Exercise: Exactly as written, print out each entry in the data, with no pictures.

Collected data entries
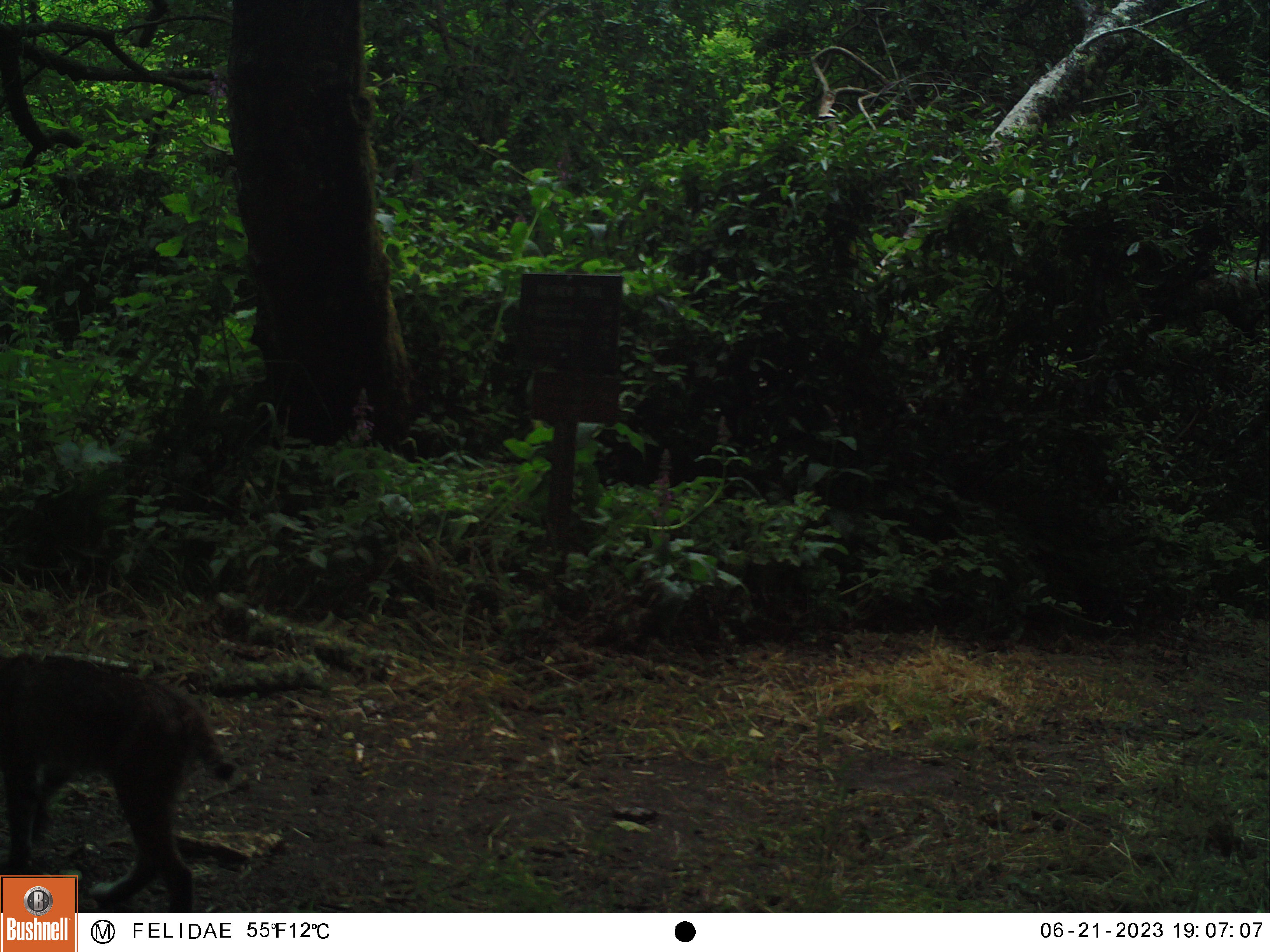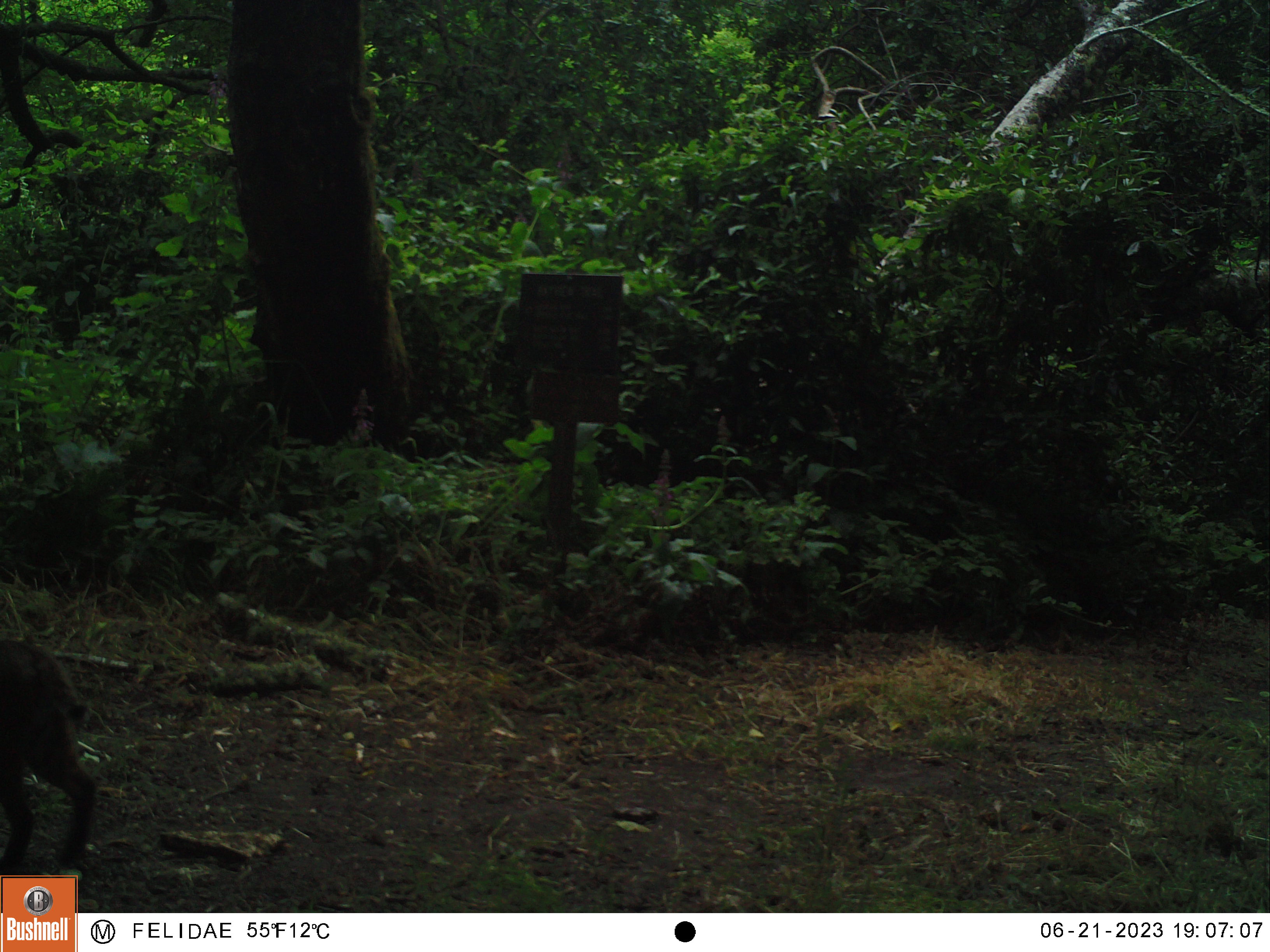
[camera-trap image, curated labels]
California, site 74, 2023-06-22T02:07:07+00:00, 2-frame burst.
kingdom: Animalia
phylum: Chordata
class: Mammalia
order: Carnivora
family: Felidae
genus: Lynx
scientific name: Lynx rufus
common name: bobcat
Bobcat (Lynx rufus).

Answer below:
[camera-trap image, curated labels]
California, site 74, 2023-06-22T02:07:07+00:00, 2-frame burst.
kingdom: Animalia
phylum: Chordata
class: Mammalia
order: Carnivora
family: Felidae
genus: Lynx
scientific name: Lynx rufus
common name: bobcat
Bobcat (Lynx rufus).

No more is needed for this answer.